Hashes, checksums and MACs explained
Lets start with the basics.
In Cryptography, a hashing algorithm converts many bits to fewer bits through a digest operation. Hashes are used to confirm integrity of messages and files.
The hash can be considered a fingerprint of the original content, but unlike fingerprints that are all unique, hashes may produce what we call a collision, the same fingerprint for wo different messages.
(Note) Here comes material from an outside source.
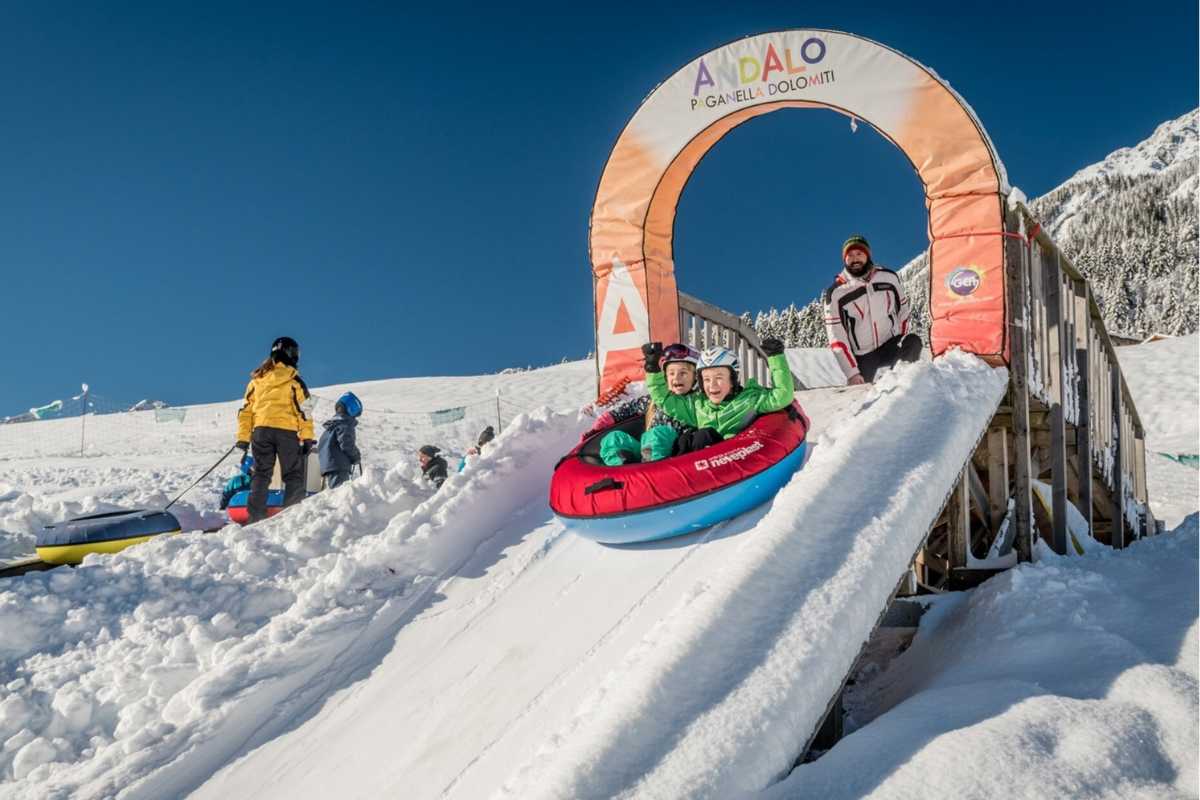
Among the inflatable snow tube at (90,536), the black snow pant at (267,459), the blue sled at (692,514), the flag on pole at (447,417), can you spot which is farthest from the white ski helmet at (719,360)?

There are two important properties we need to take note of here:
- It is impossible to derive any of the original content from the hash
- The same data will always produce the same hash
So if we publish a hash for a zip download and you get the same hash after downloading the zip to your computer then you can be fairly sure it has not been tampered with during download.
When you want to implement message integrity - meaning the message hasn't been tampered with in transit - the inability to predict collisions is very important.
A collision is when several many-bit combinations produce the same fewer bit output.
All hashing algorithms generate collisions.
And thats when things get a bit more technical...
- The Cryptographic strength of a hashing algorithm is defined by the inability for an individual to determine what the output is going to be for a given input.
because if they determine that, they could construct a file with a hash that matches a legitimate file and compromise the assumed integrity of the system. The difference between CRC32 and MD5 is that MD5 generates a larger hash that's harder to predict.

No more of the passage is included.